Another company Superior purchased, a helicopter maker in Vernon, Texas, called Brantly International, now does all its manufacturing in Qingdao, China, according to its website. A February 2011 notice on the site mentions that Brantly moved its engineering and administrative offices in with sister company Superior Air Parts in Coppell, Texas.
The Chinese company acquired Superior Air Parts in 2010 after the engine-parts maker filed for bankruptcy protection, Qian Chunyuan, its spokesman, said in a telephone interview today. The U.S. manufacturer is now profitable, Qian said.
Superior plans to fund the acquisition with its own capital and loans from Chinese banks, Qian said. The Beijing-based company is confident it can conclude the deal, he said. Superior Aviation is 60 percent owned by Chairman Cheng Shenzong, he said. Cheng’s other holdings include Qingdao Haili Helicopter Co. and Qingdao Brantly Investment Group.
“This whole thing is exceedingly baffling and inexplicable,” said Richard Aboulafia, an analyst with Teal Group in Fairfax, Virginia. “The idea that a tiny parts company just out of bankruptcy and backed by completely unknown entities should be able to attract $1.8 billion to purchase and run a legacy jet manufacturer borders on the absurd.”
Hawker traces its history partly to Walter and Olive Beech, who started Beech Aircraft Corp. during the Great Depression in 1932, according to the company’s website. With designer Ted Wells, they built the Beech Model 17, a biplane for business executives that sold for about $15,000, according to the U.S. Centennial of Flight Commission.
Hawker’s aircraft include the Hawker 4000 business jet and the Beechcraft King Air propjet. The company competes with planemakers including Textron’s Cessna Aircraft Co., Embraer, Gulfstream Aerospace Corp. and Bombardier Inc.
A sale to Superior Aviation would be a disappointment to Textron investors and a threat to Wichita-based Cessna, Julian Mitchell, an analyst with Credit Suisse in New York, wrote in a note yesterday. A company controlled by the Beijing municipal government owns 40 percent of Superior, which would “substantially reduce” Cessna’s chances in China, he said.
“The Chinese have made substantial inroads into global market shares in other transportation industries such as shipbuilding and railway rolling stock, and we do not see why business jets are particularly impervious,” Mitchell wrote. Even with Hawker Beechcraft struggling, Cessna’s pricing had been “soft,” he said.
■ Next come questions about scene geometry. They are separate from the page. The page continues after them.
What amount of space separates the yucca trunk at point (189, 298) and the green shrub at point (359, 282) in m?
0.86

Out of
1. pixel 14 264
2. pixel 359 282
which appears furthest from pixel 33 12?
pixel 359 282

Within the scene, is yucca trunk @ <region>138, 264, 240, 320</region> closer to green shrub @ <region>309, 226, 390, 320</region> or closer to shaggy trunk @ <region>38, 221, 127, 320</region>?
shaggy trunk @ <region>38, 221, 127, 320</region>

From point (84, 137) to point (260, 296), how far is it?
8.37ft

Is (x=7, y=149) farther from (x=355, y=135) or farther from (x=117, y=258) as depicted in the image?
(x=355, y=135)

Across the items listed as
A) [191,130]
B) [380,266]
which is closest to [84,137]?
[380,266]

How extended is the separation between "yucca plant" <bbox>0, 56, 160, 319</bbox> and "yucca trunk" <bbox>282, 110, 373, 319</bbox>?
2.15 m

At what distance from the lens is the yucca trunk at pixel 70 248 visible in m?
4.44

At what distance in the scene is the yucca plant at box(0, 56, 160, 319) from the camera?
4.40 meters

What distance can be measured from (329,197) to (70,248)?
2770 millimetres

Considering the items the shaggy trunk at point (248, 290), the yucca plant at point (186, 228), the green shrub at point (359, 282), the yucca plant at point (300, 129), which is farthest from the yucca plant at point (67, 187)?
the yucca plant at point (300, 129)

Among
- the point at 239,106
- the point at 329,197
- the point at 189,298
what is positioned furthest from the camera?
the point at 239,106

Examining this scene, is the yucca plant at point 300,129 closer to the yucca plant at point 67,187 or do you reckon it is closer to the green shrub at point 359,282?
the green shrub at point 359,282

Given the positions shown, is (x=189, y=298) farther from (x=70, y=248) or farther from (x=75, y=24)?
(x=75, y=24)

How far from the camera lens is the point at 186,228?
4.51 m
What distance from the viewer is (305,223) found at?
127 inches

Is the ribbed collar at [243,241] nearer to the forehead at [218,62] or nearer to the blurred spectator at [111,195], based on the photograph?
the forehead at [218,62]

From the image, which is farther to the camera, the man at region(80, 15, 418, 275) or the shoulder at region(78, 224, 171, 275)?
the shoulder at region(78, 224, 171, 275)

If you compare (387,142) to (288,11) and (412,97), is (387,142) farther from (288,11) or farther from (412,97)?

Textron, whose Cessna business is based in Hawker’s hometown of Wichita, is interested in the manufacturer for its propeller-driven business planes and military training aircraft, CEO Scott Donnelly said in an interview yesterday before Superior’s announcement. The Superior Aviation deal doesn’t include Hawker’s defense business.
Donnelly said Providence, Rhode Island-based Textron sees the most value in the Beechcraft King Air planes and the T-6, known as the trainer because the military uses the planes as a training aircraft. The Hawker 4000 and 900, which are jet planes that carry about 10 passengers, are struggling against the competition, he said.
“There are problematic parts and there are good parts. For the right number, you could manage that and we could make it a win for our shareholders,” Donnelly said. “But there’s no reason for a company like ours to overpay for that asset.”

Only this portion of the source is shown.